No Protection for Inland Grayling Salmon

     BUTTE, Mont. (CN) — Inland Arctic grayling, a freshwater salmon, won’t be protected as an endangered species, a federal judge ruled, rebuffing a lawsuit from environmentalists.
     The Arctic grayling is native to the Arctic Ocean but populations are found in the upper Missouri River system north of Great Falls, Mont. and in Yellowstone National Park in northwest Wyoming. It has a large, sail-like dorsal fin, a troutlike body and deeply forked tail.
     Unlike most salmon, which are anadromous — spawning in fresh water, living most of their lives in salt water, then returning to fresh water to spawn — Arctic grayling are catadromous, living their entire life in fresh water, though they migrate.
     The Center for Biological Diversity claimed the Arctic grayling has lost most of its habitat and its population has plummeted due to low flows and barriers in river channels, rising water temperature due partly to climate change, and increased pressures from non-native fish.

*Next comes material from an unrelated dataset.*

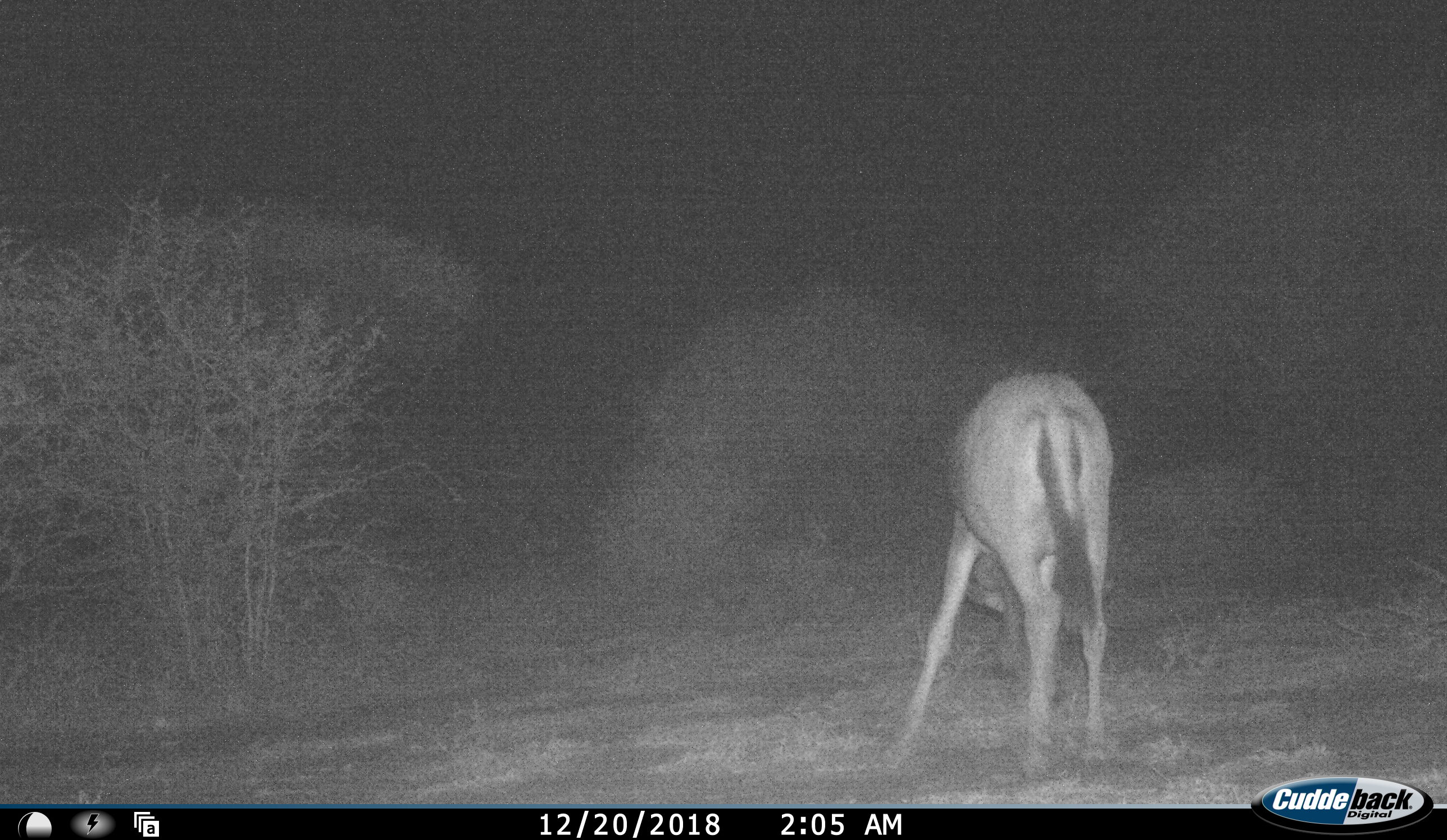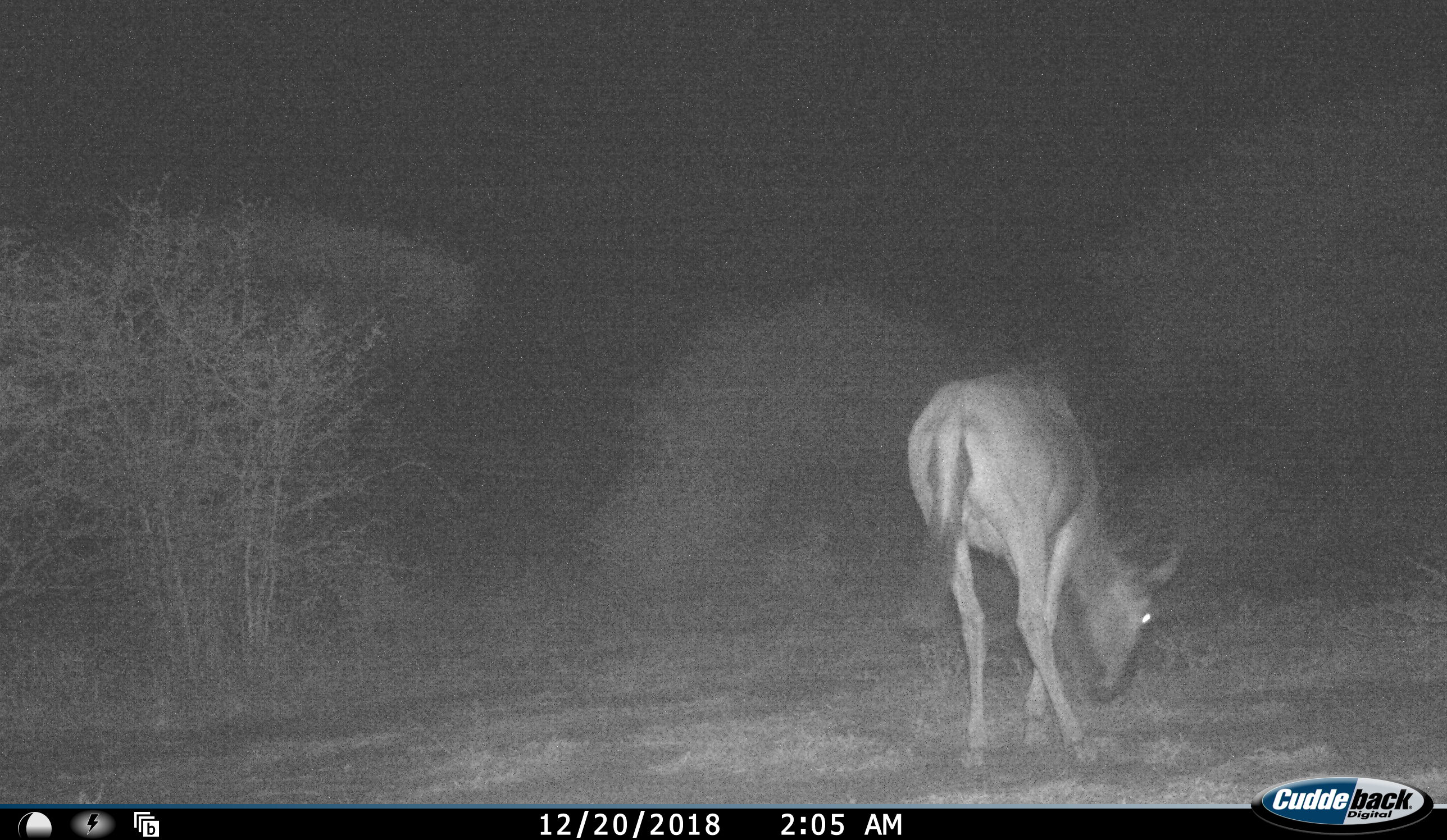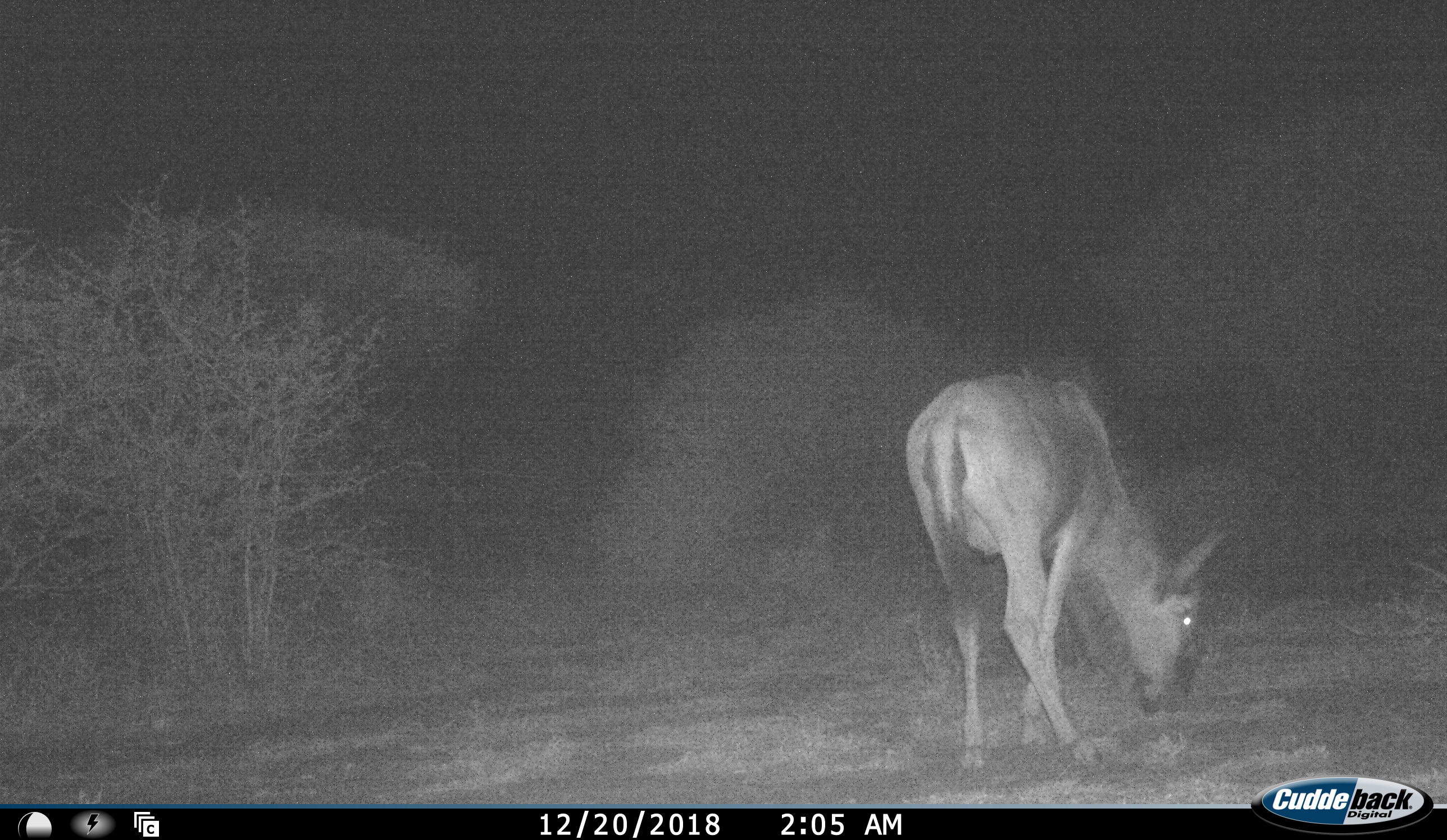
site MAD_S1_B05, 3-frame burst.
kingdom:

     Joined by the Western Watersheds Project, the Center for Biological Diversity sued the U.S. Fish and Wildlife Service in 2014 after it refused to list the distinct population segment of Arctic Grayling in the upper Missouri River Basin as endangered or threatened.

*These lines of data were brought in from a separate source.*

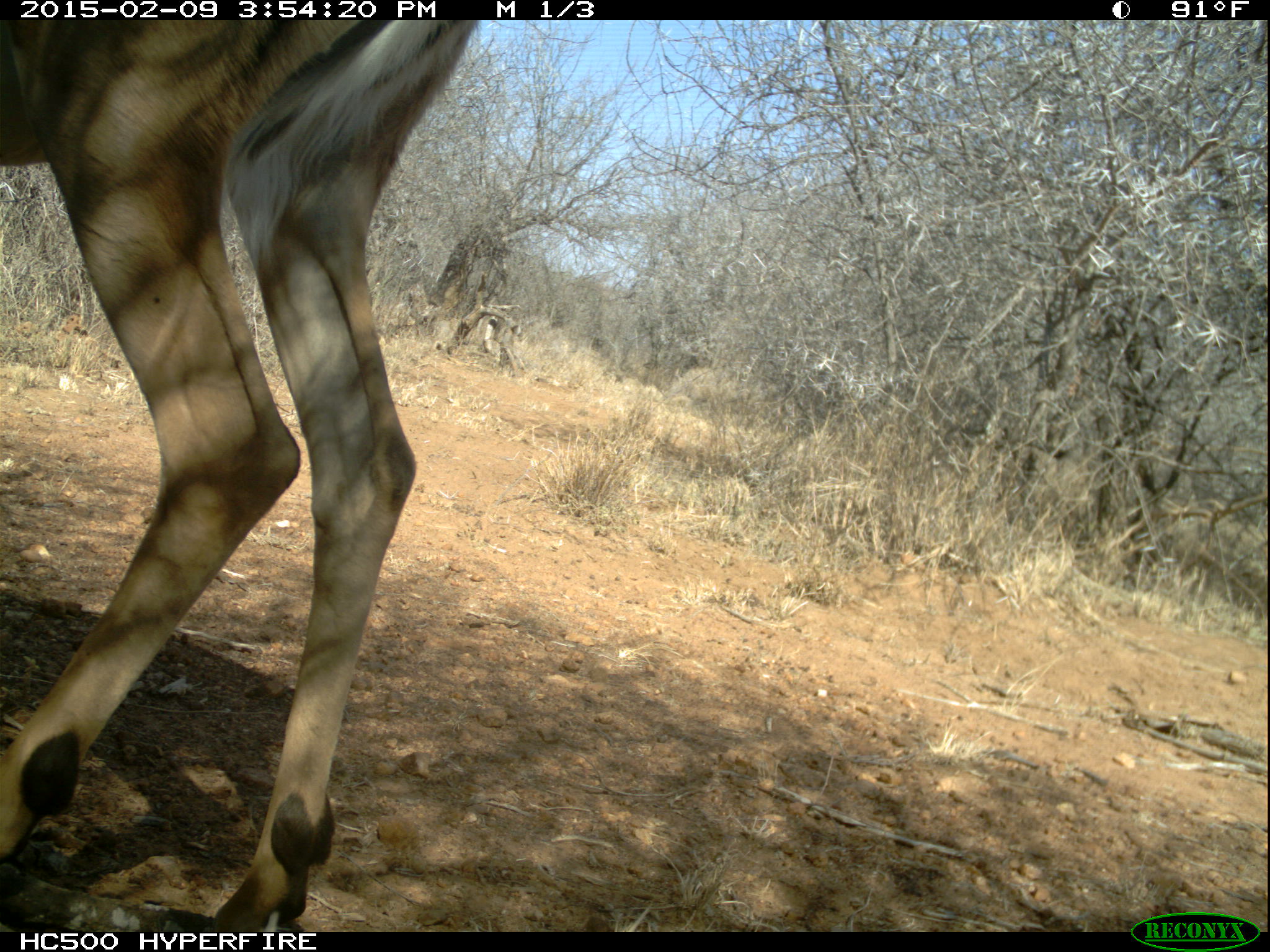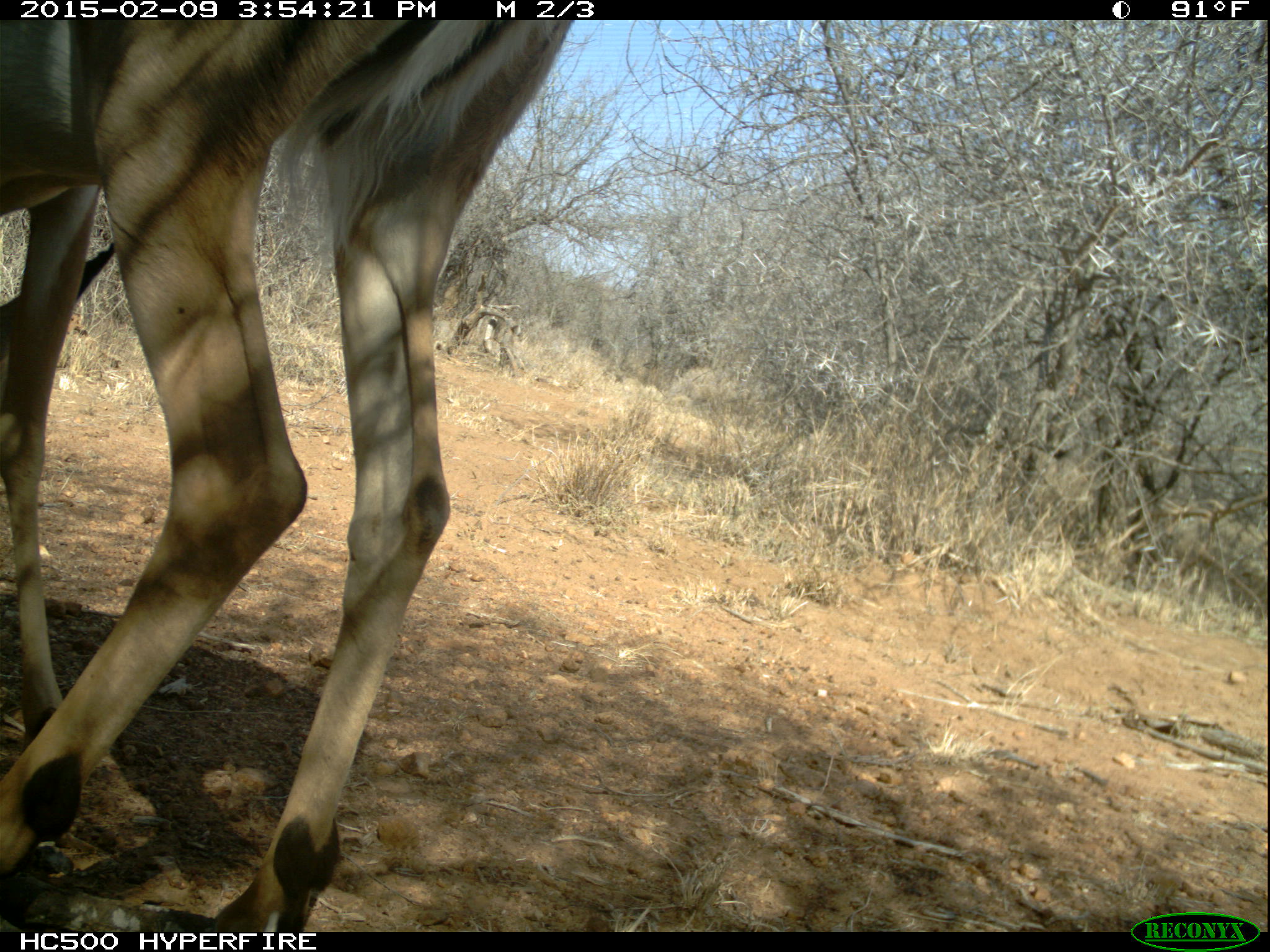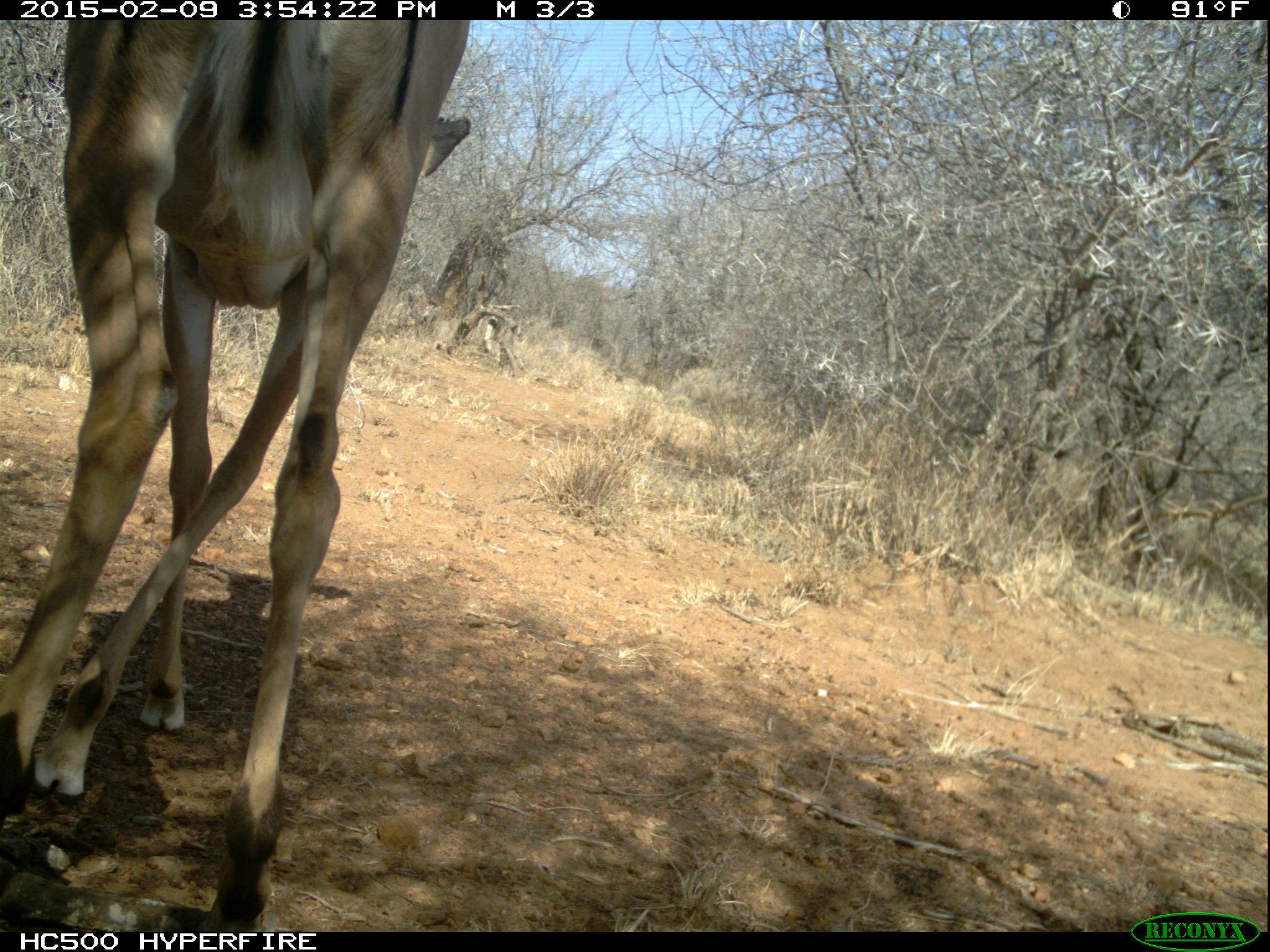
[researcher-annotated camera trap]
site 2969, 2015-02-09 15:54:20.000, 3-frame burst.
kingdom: Animalia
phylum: Chordata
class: Mammalia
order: Artiodactyla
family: Bovidae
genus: Aepyceros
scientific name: Aepyceros melampus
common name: impala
Aepyceros melampus (impala), count 1.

     After considering cross-motions for summary judgment, U.S. District Judge Sam Haddon upheld the Fish and Wildlife Service on Sept. 2.

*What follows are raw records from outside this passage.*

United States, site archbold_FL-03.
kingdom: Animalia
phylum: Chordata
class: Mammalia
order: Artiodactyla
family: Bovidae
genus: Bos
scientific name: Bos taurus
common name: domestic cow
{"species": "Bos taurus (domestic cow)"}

     “The Service’s 2014 finding that the upper Missouri River Arctic grayling DPS [distinct population segment] did not warrant listing under the ESA [the Endangered Species Act] was reasonable,” Haddon wrote.
     “The conclusion was based on the best available science; it considered all the appropriate listing factors as mandated under the ESA, and it made a determination, based on its expertise, that the current status of the species did not warrant listing. This court upholds the 2014 finding.”